If you want to mix it up a bit try a Brooklyn Lager style beer (great american pre-prohibition style vienna lager)
for 20L

~70-80% pils
~20-30% vienna
~4-5% caramunich
choc malt for colour if required
Hallertau at 60min 
30g hallertau at 10min
10g hallertau at 0min
20g cascade or centennial at whirlpool or even dry hop
about 20-25EBC
30 IBU

I also have a version with no vienna, but 5% melanoidin malt instead.


----------



## Thirsty Boy (13/5/11)

For me, that water has too much alkalinity to be ideal for a viena. Its also pretty high in chloride but doesn't actually have a lot of calcium in it & for mine could do with less sulphate. I'd be thinking about cutting it with an equal amount of with rain/distilled/RO water and then maybe adding back a little bit of calcium sulphate to bring the Ca levels back up but not have the chloride to sulphate balance completely dominated by chloride at high levels.

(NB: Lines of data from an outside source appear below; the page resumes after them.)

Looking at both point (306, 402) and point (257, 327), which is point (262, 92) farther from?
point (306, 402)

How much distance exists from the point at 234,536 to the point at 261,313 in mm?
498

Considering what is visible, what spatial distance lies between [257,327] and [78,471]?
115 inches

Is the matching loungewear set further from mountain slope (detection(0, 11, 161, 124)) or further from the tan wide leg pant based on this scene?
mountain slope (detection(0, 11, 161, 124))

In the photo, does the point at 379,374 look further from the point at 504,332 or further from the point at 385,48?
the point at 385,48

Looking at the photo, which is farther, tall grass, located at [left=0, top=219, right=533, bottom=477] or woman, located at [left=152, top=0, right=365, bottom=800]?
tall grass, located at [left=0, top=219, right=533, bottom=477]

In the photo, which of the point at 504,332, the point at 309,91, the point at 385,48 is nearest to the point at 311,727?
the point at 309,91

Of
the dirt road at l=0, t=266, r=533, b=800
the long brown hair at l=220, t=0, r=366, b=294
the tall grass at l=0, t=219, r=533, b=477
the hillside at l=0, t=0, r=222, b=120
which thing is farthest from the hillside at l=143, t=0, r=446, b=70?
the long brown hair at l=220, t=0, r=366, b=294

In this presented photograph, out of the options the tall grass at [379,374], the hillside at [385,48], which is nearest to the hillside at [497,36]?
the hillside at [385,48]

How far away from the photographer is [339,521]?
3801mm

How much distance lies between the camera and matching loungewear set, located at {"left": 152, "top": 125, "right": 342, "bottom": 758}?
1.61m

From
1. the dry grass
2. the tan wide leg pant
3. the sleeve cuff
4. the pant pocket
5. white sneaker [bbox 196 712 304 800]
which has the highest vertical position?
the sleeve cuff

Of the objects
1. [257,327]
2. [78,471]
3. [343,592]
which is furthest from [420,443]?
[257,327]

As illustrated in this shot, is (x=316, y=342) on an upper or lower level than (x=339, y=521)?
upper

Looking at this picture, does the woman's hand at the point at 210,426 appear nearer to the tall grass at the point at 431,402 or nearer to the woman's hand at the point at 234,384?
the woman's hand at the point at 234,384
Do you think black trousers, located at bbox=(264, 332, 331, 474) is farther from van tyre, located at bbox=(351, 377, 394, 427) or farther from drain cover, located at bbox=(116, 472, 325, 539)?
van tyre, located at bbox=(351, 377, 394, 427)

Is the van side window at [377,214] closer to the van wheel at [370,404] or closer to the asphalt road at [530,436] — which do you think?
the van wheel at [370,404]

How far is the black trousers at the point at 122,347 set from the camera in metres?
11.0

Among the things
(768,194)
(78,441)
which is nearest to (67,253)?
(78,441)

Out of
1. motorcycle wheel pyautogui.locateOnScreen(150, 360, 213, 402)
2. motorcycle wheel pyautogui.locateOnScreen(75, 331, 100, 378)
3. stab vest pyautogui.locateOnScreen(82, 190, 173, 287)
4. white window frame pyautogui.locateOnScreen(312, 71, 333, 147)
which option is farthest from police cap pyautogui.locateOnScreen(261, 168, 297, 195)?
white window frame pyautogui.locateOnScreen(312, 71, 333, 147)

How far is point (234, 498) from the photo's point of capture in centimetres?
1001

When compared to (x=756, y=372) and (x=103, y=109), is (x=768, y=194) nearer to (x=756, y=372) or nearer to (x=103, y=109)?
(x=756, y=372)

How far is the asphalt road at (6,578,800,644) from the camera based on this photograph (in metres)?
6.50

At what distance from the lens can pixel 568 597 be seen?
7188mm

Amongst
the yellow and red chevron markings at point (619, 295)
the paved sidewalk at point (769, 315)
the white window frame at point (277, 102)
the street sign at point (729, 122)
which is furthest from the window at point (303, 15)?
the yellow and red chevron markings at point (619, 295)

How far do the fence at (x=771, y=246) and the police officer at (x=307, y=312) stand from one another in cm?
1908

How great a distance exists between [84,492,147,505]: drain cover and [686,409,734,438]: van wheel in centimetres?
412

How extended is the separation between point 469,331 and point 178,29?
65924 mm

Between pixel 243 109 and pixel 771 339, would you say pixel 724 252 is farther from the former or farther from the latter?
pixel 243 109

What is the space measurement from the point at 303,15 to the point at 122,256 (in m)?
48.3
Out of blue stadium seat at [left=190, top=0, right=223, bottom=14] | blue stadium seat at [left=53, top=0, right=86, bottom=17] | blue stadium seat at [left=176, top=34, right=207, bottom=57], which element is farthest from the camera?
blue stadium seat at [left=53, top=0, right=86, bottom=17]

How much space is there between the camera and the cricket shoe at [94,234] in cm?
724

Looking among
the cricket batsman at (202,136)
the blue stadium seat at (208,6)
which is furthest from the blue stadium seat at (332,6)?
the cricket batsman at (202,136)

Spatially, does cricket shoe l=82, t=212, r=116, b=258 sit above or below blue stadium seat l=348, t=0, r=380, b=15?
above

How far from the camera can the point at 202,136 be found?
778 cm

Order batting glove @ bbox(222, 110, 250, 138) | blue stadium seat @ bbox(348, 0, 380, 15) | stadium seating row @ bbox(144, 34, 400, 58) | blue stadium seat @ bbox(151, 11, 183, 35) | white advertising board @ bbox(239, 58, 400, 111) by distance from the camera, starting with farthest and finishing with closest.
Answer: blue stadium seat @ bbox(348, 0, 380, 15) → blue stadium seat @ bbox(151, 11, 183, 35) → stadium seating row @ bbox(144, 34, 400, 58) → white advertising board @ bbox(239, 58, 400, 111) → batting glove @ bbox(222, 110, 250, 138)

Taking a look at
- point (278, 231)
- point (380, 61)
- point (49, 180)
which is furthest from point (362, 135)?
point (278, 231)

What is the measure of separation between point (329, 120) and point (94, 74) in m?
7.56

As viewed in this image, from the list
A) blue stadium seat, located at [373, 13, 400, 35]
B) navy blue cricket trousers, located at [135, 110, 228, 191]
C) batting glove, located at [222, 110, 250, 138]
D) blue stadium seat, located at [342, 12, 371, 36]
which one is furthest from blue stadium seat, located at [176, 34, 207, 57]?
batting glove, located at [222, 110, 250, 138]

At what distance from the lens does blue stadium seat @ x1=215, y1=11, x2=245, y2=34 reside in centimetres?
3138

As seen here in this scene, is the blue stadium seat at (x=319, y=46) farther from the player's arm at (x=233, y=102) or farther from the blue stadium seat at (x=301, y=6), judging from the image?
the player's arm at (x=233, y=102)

Better still - start with pure rainwater as suggested by POL and add back some salts to it. Personally i dont like the way sulphates interact with noble hops, so i'd just use enough calcium chloride to bring the calcuium levels up to 50 or 60ppm and maybe a pinch of magneseum sulphate just to get some Mg in in there. Carbonates have no place in beer, especially in lager beers, so i wouldn't even consider putting any cal carbonate in there and would slap it out of your hand if I caught you trying.


----------



## seemax (13/5/11)

If you want simple, try 100% Vienna and 25IBU of noble hops.

S-23 (2 packets in 23L batch) does a decent job... but ideally a wyeast variety as mentioned in previous posts.

You could use some munich / crystal / cara / choc in the recipe.. but why not try a simple version and then decide what it needs .


----------